I need to also pass this object to the fragment. The fragment is used within a custom view pager. I do not wish to have duplicate objects and it seems to me parcelable clones objects.

Another method is to pass the index of the object in the ArrayList. and then get a reference to the arraylist from the fragment using getActivity().myList.get(Integer passed to ). But it doesn't seem very safe to me (ArrayList contents may change, although I simply delete everything and start again). I have also read, that you should avoid passing arguments to a fragments constructor as it may be recreated using the default no-args constructor.

(Although I'm currently destroying any recreated fragments as there are some strange problem with reattaching to the correct view, another post).

New sub-question: is there a way to pass a value by reference to a fragment?

Was it helpful?

Solution

The question is simple, if I make an object parcelable, and put it into a bundle and create a fragment using the bundle. Does the object get cloned or is it referenced.

It may get cloned, if not immediately, at other points in time (e.g., when the fragment's arguments Bundle is included in the instance state).

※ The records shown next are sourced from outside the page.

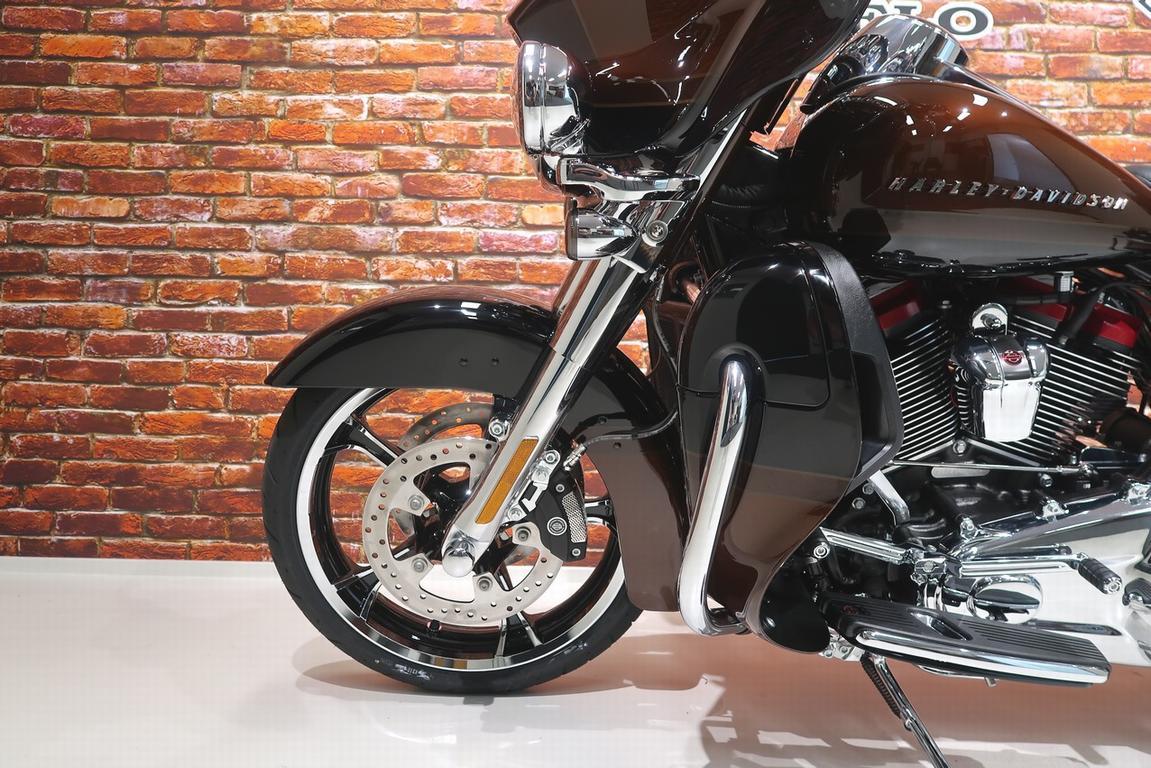 HARLEY-DAVIDSON - FLHTKSE Ultra Limited CVO 117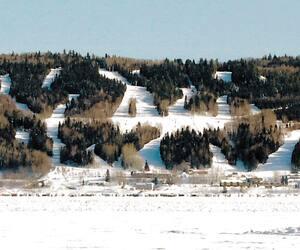Le Mont-Bélu a été fermé pour la journée, dimanche, et ne rouvrira pas ses portes avant mercredi, selon ce qui est indiqué sur le site web de la station de ski.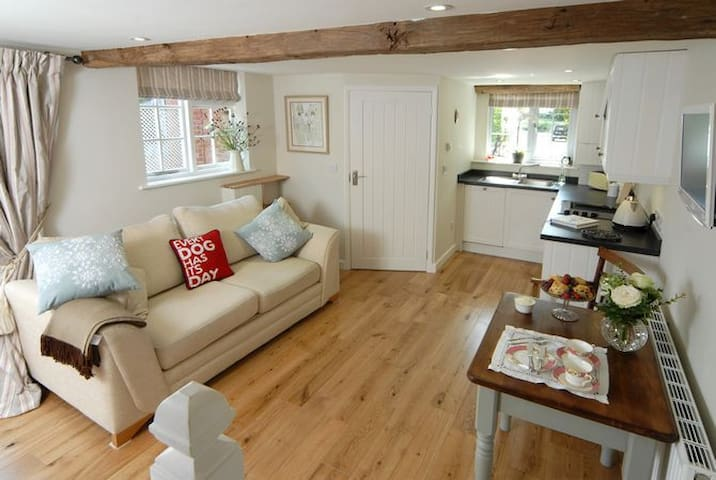 Holly Cottage Childswickham Broadway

I have also read, that you should avoid passing arguments to a fragments constructor as it may be recreated using the default no-args constructor.

Correct.

Another method is to pass the index of the object in the ArrayList. and then get a reference to the arraylist from the fragment using getActivity().myList.get(Integer passed to ). But it doesnt seem very safe to me (ArrayList contents may change, although I simply delete everything and start again).

Don't use an ArrayList. Use a HashMap with a durable key. Pass the key to the fragment. Have the fragment get the data via the key. Make sure anyone deleting this object (and thereby removing it from the HashMap) does so only when this fragment does not exist, or notifies this fragment so it knows how to handle this scenario.